# Exercícios:
1. Segundo o texto extraído, qual lei fez do 21 de janeiro o Dia Nacional de Combate à Intolerância Religiosa?
2. Reproduza o trecho do texto extraído que vai de “O Dia Nacional de Combate à Intolerância Religiosa foi” até “17 comunidades religiosas.”.

# Texto extraído:

━━━━━━━━━━━━━━━━━━━━━━━━━━━━━━

O Dia Nacional de Combate à Intolerância Religiosa foi comemorado ontem. Para celebrar, o Movimento inter-religioso da Baixada Santista se reuniu no Centro Cultural Israelita Brasileiro e conversou sobre o assunto. A organização existe há 13 anos e engloba em torno de 17 comunidades religiosas.

“O objetivo das nossas reuniões é manter o diálogo entre as religiões. Temos representantes da religião evangélica, do islamismo, do candomblé”, explica José da Conceição de Abreu, um dos responsáveis pelos encontros.

Além da diversidade do povo, o Brasil abriga diversas crenças que norteiam a fé, mas carrega na história casos marcantes de intolerância religiosa. Um dos mais fortes ocorreu em 1999, quando um jornal publicou uma reportagem acusando o Candomblé de charlatanismo. Na época, algumas pessoas invadiram a casa de Gildásia dos Santos e Santos, a mãe Gilda, e destruíram seu terreiro.

Com o intuito de coibir outras atitudes discriminatórias e, como um ato em homenagem à Mãe Gilda, que faleceu pouco tempo depois da invasão, foi sancionada em 2007 a Lei nº 11.635, que fez do 21 de janeiro o Dia Nacional de Combate à Intolerância Religiosa.

━━━━━━━━━━━━━━━━━━━━━━━━━━━━━━

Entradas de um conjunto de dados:
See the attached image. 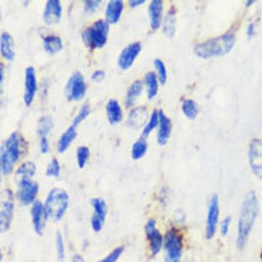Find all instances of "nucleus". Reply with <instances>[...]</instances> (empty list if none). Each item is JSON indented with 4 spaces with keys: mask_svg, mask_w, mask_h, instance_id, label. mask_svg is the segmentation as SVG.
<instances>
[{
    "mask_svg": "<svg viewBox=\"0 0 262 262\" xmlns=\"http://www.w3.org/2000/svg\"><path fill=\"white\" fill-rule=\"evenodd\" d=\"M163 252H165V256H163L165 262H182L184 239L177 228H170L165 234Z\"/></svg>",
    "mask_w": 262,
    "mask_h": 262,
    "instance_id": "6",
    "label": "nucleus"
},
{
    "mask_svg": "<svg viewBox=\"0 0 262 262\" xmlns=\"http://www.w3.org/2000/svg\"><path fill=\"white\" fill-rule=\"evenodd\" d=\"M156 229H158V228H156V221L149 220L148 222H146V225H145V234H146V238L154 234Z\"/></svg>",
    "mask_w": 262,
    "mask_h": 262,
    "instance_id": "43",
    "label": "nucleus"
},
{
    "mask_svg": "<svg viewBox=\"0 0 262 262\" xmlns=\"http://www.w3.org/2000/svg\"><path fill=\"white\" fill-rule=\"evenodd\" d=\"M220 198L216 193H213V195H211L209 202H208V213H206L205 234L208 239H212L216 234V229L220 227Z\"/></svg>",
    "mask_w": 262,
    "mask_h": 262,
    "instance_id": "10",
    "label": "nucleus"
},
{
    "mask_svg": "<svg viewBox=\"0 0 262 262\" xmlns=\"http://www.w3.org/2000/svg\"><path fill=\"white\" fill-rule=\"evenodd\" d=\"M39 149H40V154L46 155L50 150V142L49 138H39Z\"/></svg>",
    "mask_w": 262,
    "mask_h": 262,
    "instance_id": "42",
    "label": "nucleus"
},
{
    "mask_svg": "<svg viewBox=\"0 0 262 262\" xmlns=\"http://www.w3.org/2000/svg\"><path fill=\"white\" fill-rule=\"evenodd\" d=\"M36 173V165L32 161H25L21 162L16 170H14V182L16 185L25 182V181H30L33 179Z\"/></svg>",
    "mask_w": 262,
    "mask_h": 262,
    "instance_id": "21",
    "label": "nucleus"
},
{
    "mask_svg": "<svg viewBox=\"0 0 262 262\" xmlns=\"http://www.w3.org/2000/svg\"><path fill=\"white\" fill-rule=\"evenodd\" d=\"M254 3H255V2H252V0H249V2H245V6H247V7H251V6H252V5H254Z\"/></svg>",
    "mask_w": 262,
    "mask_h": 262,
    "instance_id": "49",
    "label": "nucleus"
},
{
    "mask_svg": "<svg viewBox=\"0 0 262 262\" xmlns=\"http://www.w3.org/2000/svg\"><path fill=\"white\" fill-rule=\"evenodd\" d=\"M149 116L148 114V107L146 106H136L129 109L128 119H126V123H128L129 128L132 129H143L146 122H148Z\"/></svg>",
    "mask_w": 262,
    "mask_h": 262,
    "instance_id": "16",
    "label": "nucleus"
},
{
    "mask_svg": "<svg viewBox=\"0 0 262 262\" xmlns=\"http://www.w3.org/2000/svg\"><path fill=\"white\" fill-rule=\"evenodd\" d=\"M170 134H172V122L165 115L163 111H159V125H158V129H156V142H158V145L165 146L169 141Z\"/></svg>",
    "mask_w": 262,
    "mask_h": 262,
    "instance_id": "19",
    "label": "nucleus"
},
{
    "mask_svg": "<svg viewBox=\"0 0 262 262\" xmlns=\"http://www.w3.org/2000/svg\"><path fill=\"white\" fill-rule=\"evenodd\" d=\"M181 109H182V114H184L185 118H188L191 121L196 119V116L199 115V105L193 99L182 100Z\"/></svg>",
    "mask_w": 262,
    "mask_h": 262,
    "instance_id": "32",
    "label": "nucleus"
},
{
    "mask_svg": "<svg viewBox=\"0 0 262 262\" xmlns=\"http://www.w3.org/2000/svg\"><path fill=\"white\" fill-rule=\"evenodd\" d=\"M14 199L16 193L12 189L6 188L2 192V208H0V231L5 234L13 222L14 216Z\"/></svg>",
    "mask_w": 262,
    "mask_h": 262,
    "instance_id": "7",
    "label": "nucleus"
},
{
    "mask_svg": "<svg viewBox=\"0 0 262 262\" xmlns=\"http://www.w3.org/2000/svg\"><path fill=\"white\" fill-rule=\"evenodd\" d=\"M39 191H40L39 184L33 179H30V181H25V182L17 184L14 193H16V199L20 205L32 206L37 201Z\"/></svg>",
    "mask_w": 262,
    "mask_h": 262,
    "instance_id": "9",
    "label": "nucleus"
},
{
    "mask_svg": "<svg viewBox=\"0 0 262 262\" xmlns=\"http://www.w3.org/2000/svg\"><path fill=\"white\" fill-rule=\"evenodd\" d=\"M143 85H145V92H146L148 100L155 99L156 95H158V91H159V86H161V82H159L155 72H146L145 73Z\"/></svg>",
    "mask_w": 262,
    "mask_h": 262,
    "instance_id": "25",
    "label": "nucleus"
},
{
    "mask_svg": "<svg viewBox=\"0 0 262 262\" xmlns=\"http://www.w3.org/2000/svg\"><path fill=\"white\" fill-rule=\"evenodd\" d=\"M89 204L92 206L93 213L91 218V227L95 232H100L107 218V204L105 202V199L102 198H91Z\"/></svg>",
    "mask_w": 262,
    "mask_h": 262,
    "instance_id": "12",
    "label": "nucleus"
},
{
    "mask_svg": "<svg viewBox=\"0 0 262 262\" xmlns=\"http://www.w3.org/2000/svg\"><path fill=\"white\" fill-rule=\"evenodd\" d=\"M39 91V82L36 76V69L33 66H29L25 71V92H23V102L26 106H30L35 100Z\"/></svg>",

━━━━━━━━━━━━━━━━━━━━━━━━━━━━━━

# Respostas por tarefa:
1. A Lei nº 11.635, sancionada em 2007.

2.
O Dia Nacional de Combate à Intolerância Religiosa foi comemorado ontem. Para celebrar, o Movimento inter-religioso da Baixada Santista se reuniu no Centro Cultural Israelita Brasileiro e conversou sobre o assunto. A organização existe há 13 anos e engloba em torno de 17 comunidades religiosas.